# [What to do]
1 > Quote the part of the post about rail reliability figures that opens with the words "This is LTA’s" and closes with the words "or Circle lines.".
2 > Summarize the post about rail reliability figures in two sentences.
3 > Translate this sentence from the post about rail reliability figures into Spanish: "This is because the operators can now run a more intensive service since they have more trains."

# [Passage to read]
::::::::

Numbers, numbers, numbers…

This news article from a while back made me laugh:

Well, if not for the odd hour-long train disruption or so and perhaps the odd hundred thousand pissed off commuters, I would guess they’re on point. But let’s get behind the numbers to understand it. I’m no statistician, so please bear with me.

I know I said last week that I expected to continue my blog series on the DTL, but this just seemed too important to miss, following recent happenings. So today, instead of talking boring technical details about the DTL, I’ll try to analyze the recent news and provide some additional context as far as my limited knowledge allows.

Firstly, as the article states, more trains have been added to the North-East and Circle lines (25 to 43 on the NEL and 40 to 64 on the CCL), bringing waiting times down rather noticeably. This is because the operators can now run a more intensive service since they have more trains. Wait, that’s an obvious point, I probably don’t need to say it.

Secondly, this is from July 27’s Straits Times:

This is LTA’s Rail Reliability Report for the first half of the year 2017. While I have my own suspicions (don’t get me wrong, I’m not here to accuse LTA or the operators of “cooking the books”, so to speak), it does help to illustrate that yes, the situation is getting better. Especially if you live along the North-East or Circle lines.

First, let’s define some terms. “Mean distance between failures” is defined as the total amount of distance travelled by the entire fleet on a particular train line before something happens. Note that I say “entire fleet”. Let’s get this down to an easier number.

Let’s say we have Line X. Line X is 10 kilometers long, and its trains make 200 round trips a day. So, the total distance travelled by all trains on Line X in a single day would be 200 x 10 x 2 = 4000 km a day.

Say the fleet of Line X has a MDBF of 36,000km. 36,000 divided by 4000 gets you 9. This means that on average, a failure (of whatever sort, be it rolling stock, signaling, power, platform doors, or anything, really) happens on Line X every 9 days. I believe this is what the regular commuter wants to hear.

::::::::

Data entries

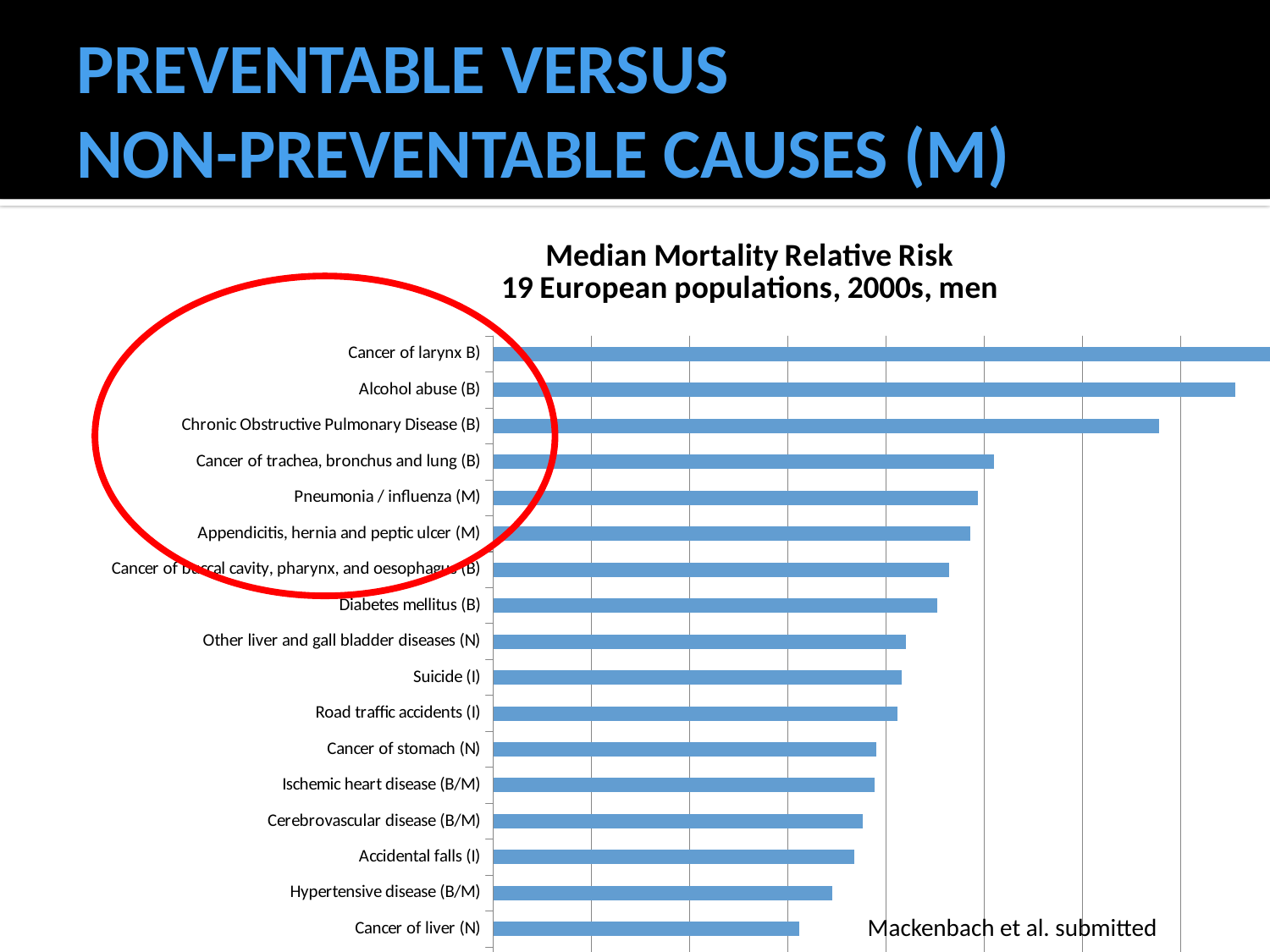
Which has a larger median mortality relative risk: Cancer of trachea, bronchus and lung (B) or Cancer of stomach (N)? Cancer of trachea, bronchus and lung (B) What kind of chart is shown on the slide? Bar chart Which cause of death has the highest median mortality relative risk? Cancer of larynx B) Which has a larger median mortality relative risk: Diabetes mellitus (B) or Hypertensive disease (B/M)? Diabetes mellitus (B) Which has a larger median mortality relative risk: Alcohol abuse (B) or Chronic Obstructive Pulmonary Disease (B)? Alcohol abuse (B) Do the bar lengths increase or decrease going from the top of the chart to the bottom? Decrease What is the title of the chart? Median Mortality Relative Risk 19 European populations, 2000s, men Which cause of death has the second-highest median mortality relative risk? Alcohol abuse (B) What colour are the bars in the chart? Blue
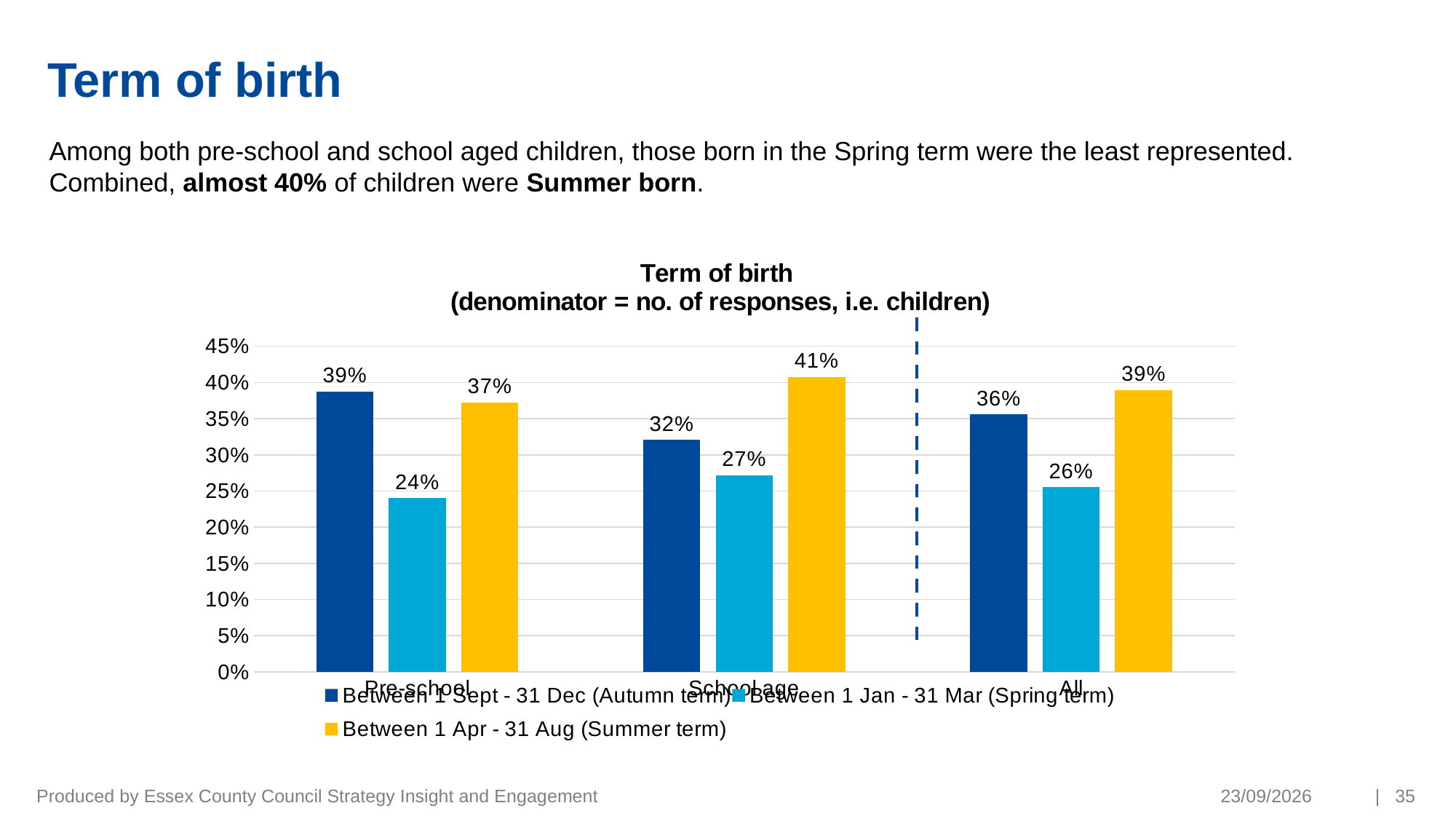
Which series has the lowest value in the Pre-school category? Between 1 Jan - 31 Mar (Spring term) Which is larger: the Autumn term value for Pre-school or the Autumn term value for School age? Pre-school What is the value for the Autumn term series in the Pre-school category? 39% What kind of chart is shown on the slide? Bar chart How many series does the legend list? 3 What is the value for the Spring term series in the All category? 26% Which series has the highest value in the School age category? Between 1 Apr - 31 Aug (Summer term) What colour are the bars for the Summer term series? Yellow What is the value for the Summer term series in the All category? 39% What is the value for the Spring term series in the School age category? 27% What is the difference between the Summer term and Spring term values in the School age category? 14% How many categories are shown on the x axis? 3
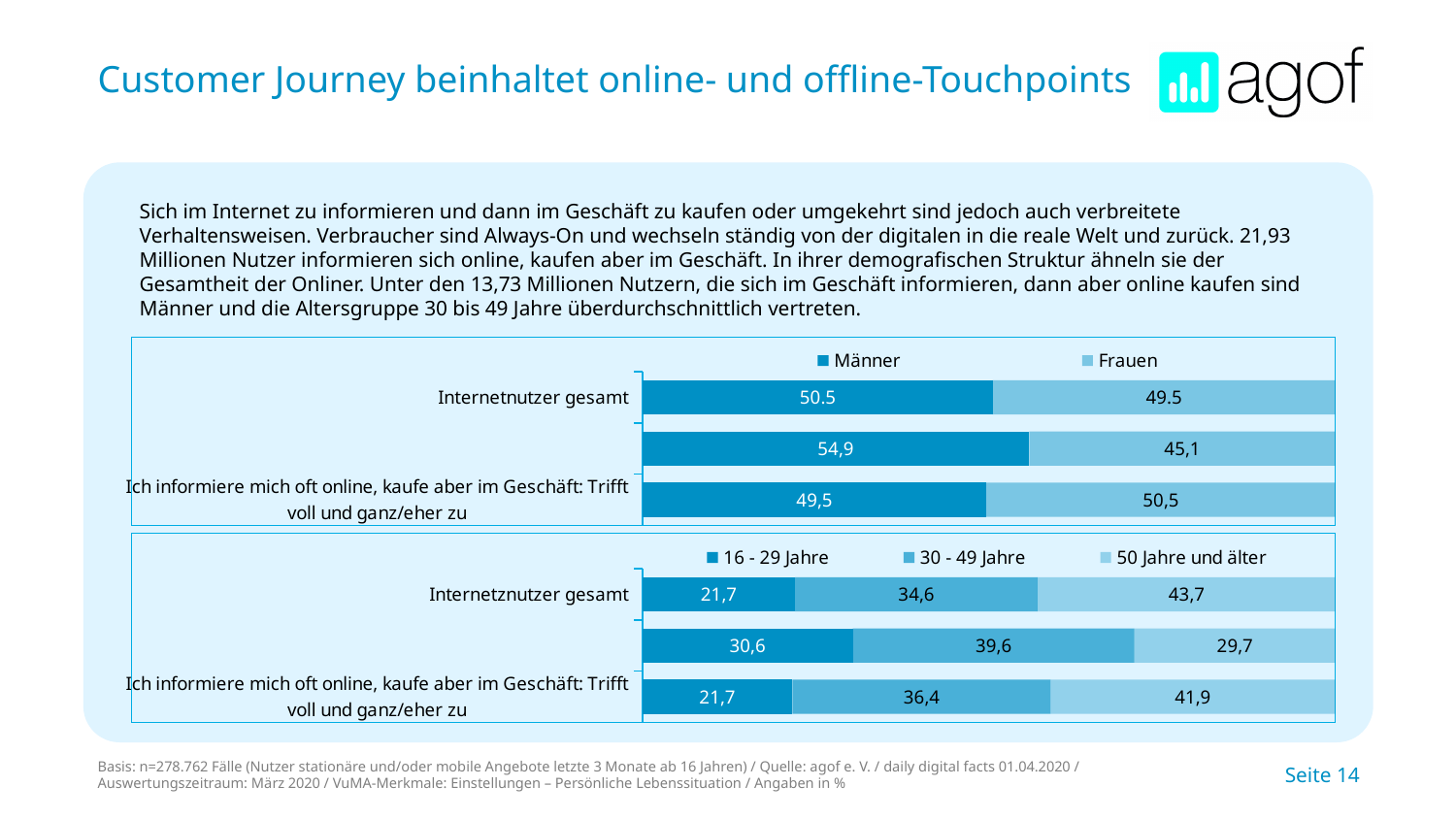
How many series does the legend of the bottom chart list? 3 How many series does the legend of the top chart list? 2 In the bottom chart, what is the total of the Internetznutzer gesamt bar? 100 What kind of chart is the top chart? Stacked bar chart In the bottom chart, which age group has the lowest value in the bar 'Ich informiere mich oft online, kaufe aber im Geschäft: Trifft voll und ganz/eher zu'? 16 - 29 Jahre In the bottom chart, which age group has the highest value in the Internetznutzer gesamt bar? 50 Jahre und älter In the top chart, which is larger in the Internetnutzer gesamt bar: Männer or Frauen? Männer In the bottom chart, what is the value for 30 - 49 Jahre in the bar 'Ich informiere mich oft online, kaufe aber im Geschäft: Trifft voll und ganz/eher zu'? 36,4 In the bottom chart, what is the difference between the 50 Jahre und älter value and the 16 - 29 Jahre value in the Internetznutzer gesamt bar? 22,0 In the bottom chart, what is the value for 50 Jahre und älter in the Internetznutzer gesamt bar? 43,7 In the top chart, what is the value for Männer in the Internetnutzer gesamt bar? 50.5 In the top chart, what is the value for Frauen in the bar 'Ich informiere mich oft online, kaufe aber im Geschäft: Trifft voll und ganz/eher zu'? 50,5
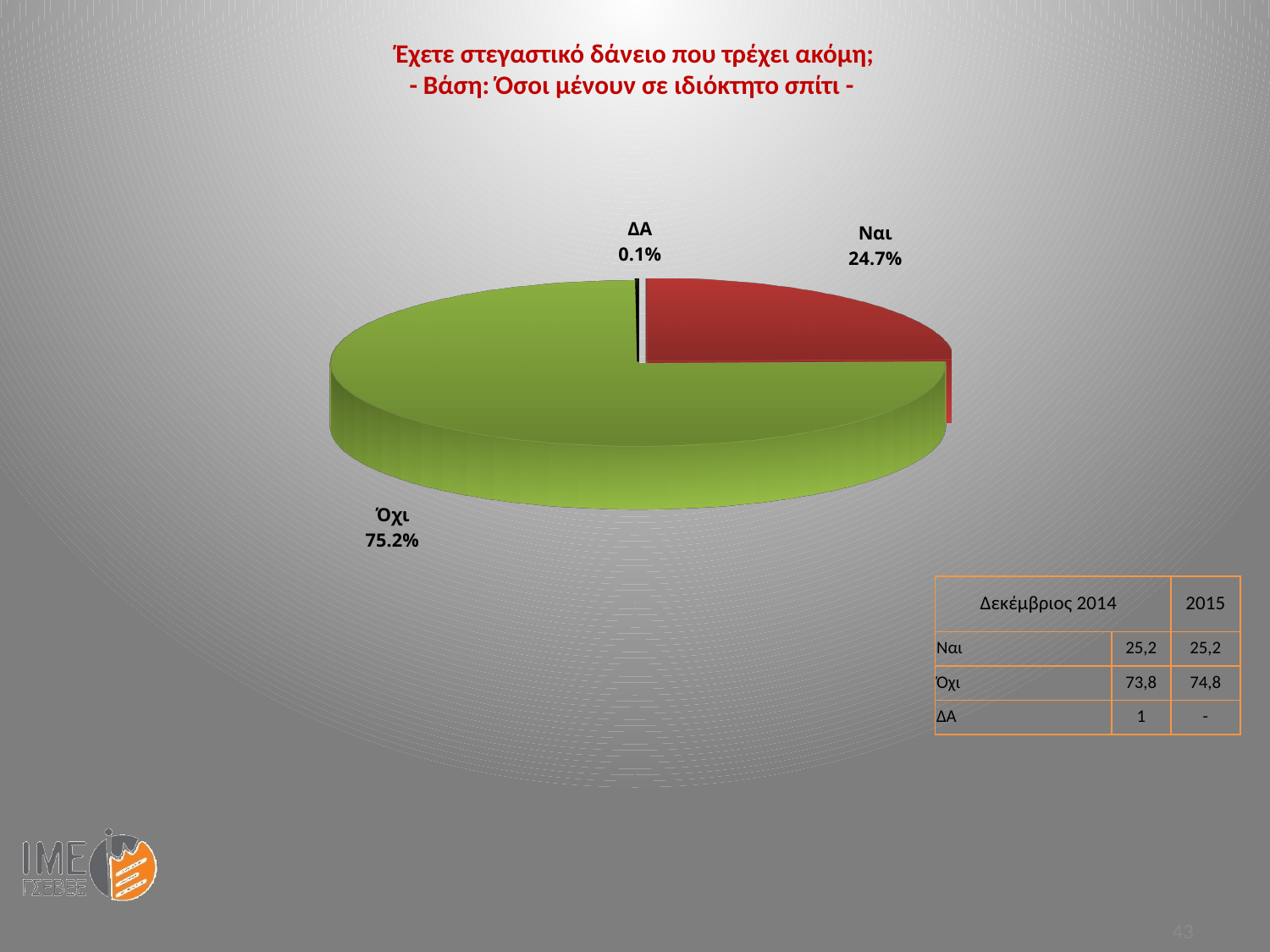
What colour is the "Ναι" slice of the pie chart? Red Which category has the smallest slice in the pie chart? ΔΑ What percentage of the pie chart is labelled "Ναι"? 24.7% What type of chart is shown on the slide? Pie chart What percentage of the pie chart is labelled "ΔΑ"? 0.1% What colour is the "Όχι" slice of the pie chart? Green What is the difference in percentage points between the "Όχι" and "Ναι" slices? 50.5 Is the share of the "Ναι" slice greater or less than 50%? less How many slices does the pie chart have? 3 Which category has the largest slice in the pie chart? Όχι Which slice is larger, "Ναι" or "Όχι"? Όχι What percentage of the pie chart is labelled "Όχι"? 75.2%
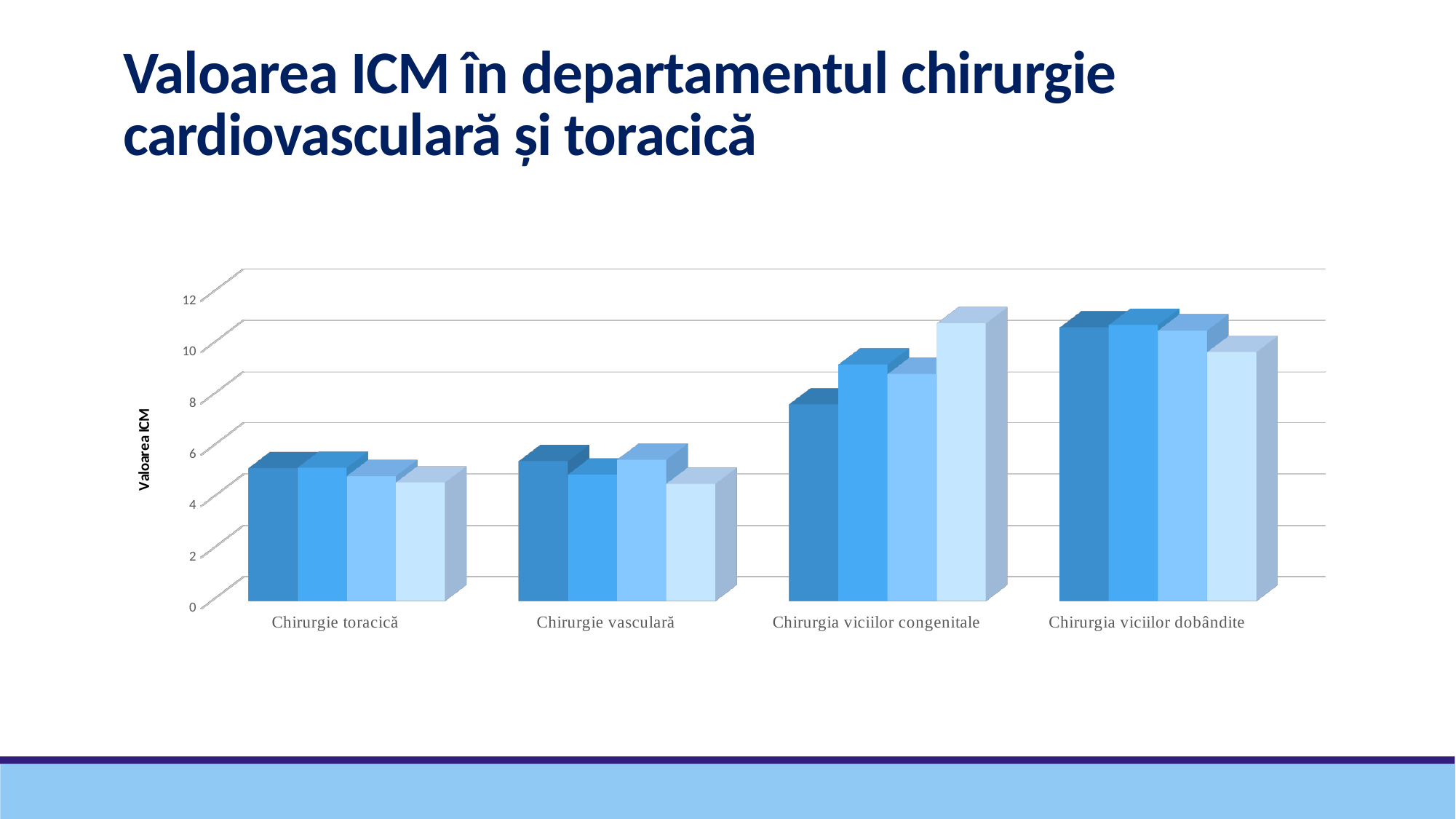
Do the darkest-blue bars generally rise or fall from left to right across the categories? rise Which has the larger darkest-blue bar: Chirurgie toracică or Chirurgia viciilor congenitale? Chirurgia viciilor congenitale Is the value of the darkest-blue bar for Chirurgia viciilor dobândite greater or less than 8? greater How many categories are shown on the x axis of the chart? 4 What is the title of the vertical axis of the chart? Valoarea ICM What is the title of the slide containing the chart? Valoarea ICM în departamentul chirurgie cardiovasculară și toracică Which category has the highest darkest-blue bar in the chart? Chirurgia viciilor dobândite Is the value of the darkest-blue bar for Chirurgie toracică greater or less than 6? less How many bars are plotted for each category in the chart? 4 Is the value of the lightest-blue bar for Chirurgia viciilor congenitale greater or less than 8? greater What kind of chart is shown on the slide? bar chart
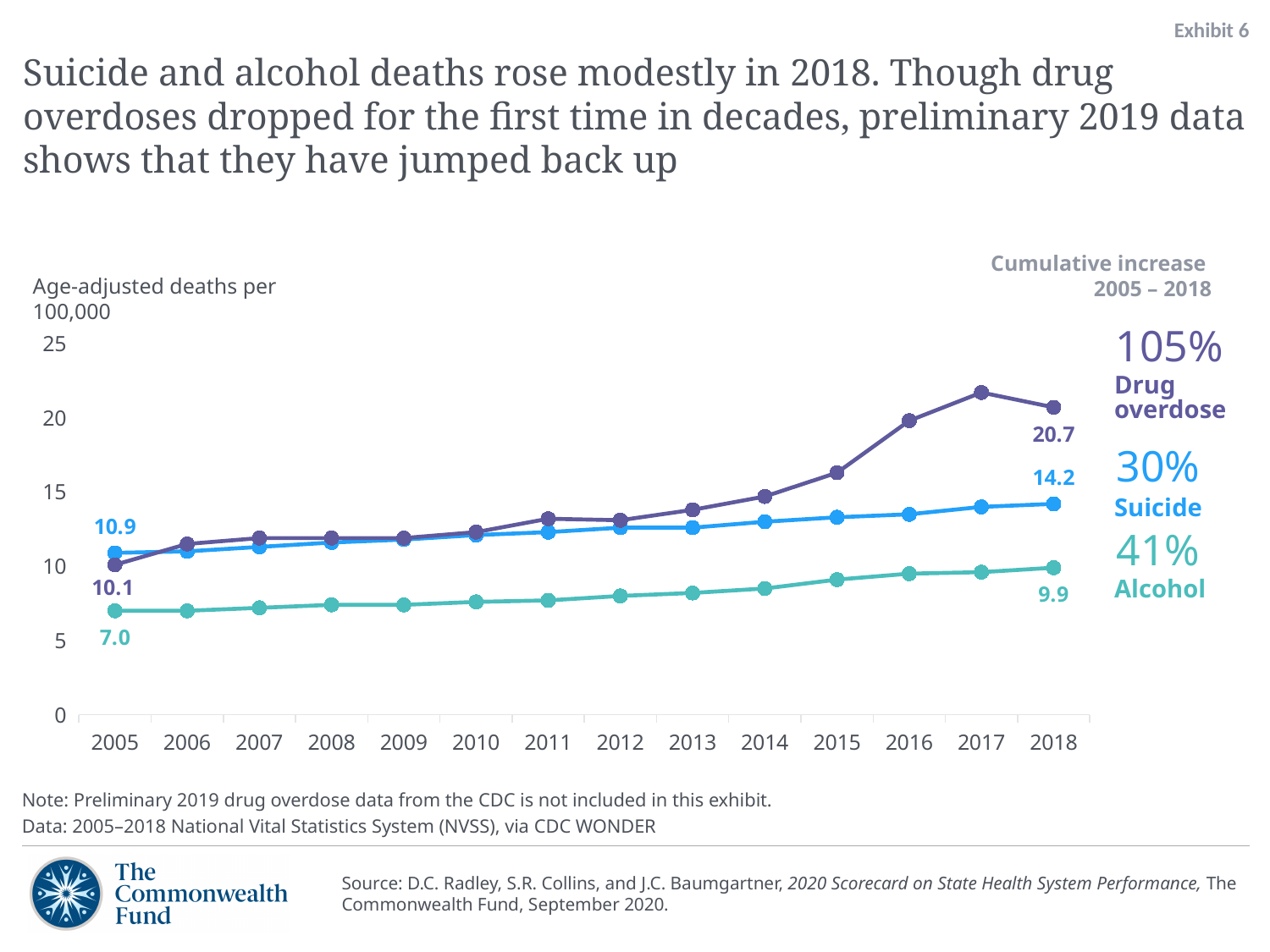
Which series had the lowest value in 2005? Alcohol What type of chart is shown on the slide? line chart What was the suicide death rate in 2005? 10.9 What was the drug overdose death rate in 2005? 10.1 Is the drug overdose death rate in 2017 greater or less than 20? greater Which series had the highest value in 2018? Drug overdose What is the cumulative increase for suicide deaths from 2005 to 2018? 30% What was the alcohol death rate in 2018? 9.9 By how much did the drug overdose death rate increase from 2005 to 2018? 10.6 How many series are plotted on the chart? 3 How many years are shown on the x axis? 14 What was the drug overdose death rate in 2018? 20.7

::::::::

# [Numbered answers]
1 >
This is LTA’s Rail Reliability Report for the first half of the year 2017. While I have my own suspicions (don’t get me wrong, I’m not here to accuse LTA or the operators of “cooking the books”, so to speak), it does help to illustrate that yes, the situation is getting better. Especially if you live along the North-East or Circle lines.

2 > More trains have been added to the North-East and Circle lines, bringing waiting times down, and LTA's Rail Reliability Report for the first half of 2017 suggests the situation is getting better. Mean distance between failures is the total distance a line's entire fleet travels before something happens, so a hypothetical Line X covering 4,000 km a day with an MDBF of 36,000 km would average a failure every 9 days.

3 > Esto se debe a que los operadores ahora pueden ofrecer un servicio más intensivo, ya que tienen más trenes.